The latest move came after the government on Friday announced a borrowing target of a gross 2.47 trillion rupees ($34.08 billion), with higher-than-expected earnings from its small savings scheme helping to reduce its borrowing needs by 700 billion rupees.
In response, Indian bond yields dropped sharply to their lowest in more than a month on Monday morning, but profit-taking and a falling rupee pushed yields higher towards market close.
The benchmark 10-year bond yield fell as much as 12 basis points to 7.90 per cent in opening deals, its lowest level since Aug 29. But it closed down just 3 basis points at 7.99 per cent.
‘Markets are cheering after a long time.

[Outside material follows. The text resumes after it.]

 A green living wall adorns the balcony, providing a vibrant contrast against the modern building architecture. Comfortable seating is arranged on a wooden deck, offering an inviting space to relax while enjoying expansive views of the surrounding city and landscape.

The cut in borrowing and the (bond buying) open market operation have both helped equally,’ said Harish Agarwal, a fixed income trader with First Rand Bank in Mumbai.
‘But I fear profit booking will keep it between 7.95-8.00 per cent levels,’ he added. The RBI is widely expected to raise interest rates on Friday at the conclusion of its two-day monetary policy committee meeting.
The RBI said its latest steps followed an assessment of ‘durable liquidity’ needs and the seasonal growth in currency in circulation ahead of upcoming holidays in India. The auctions would be conducted during the second, third and fourth week of October, the RBI said. The RBI said the sum of 360 billion rupee for open market operations was indicative and it retained the ‘flexibility to change it, depending on the evolving liquidity and market conditions’.
In the currency market, the partially convertible rupee was a whisker away from its record low of 72.99 per dollar touched last month. Having touched an intraday low of 72.97, the rupee ended at 72.91 per dollar, down 0.5 per cent from its previous close.
The rupee continues to be the worst performing Asian currency in 2018 having lost 12.4 per cent in 2018.
Global crude oil prices, at their highest since November 2014, have been weighing on rupee sentiment as the country imports more than two-thirds of its oil needs.
Traders are also watching how the dollar is faring against other Asian currencies, and the trend in flows in and out of share markets for cues.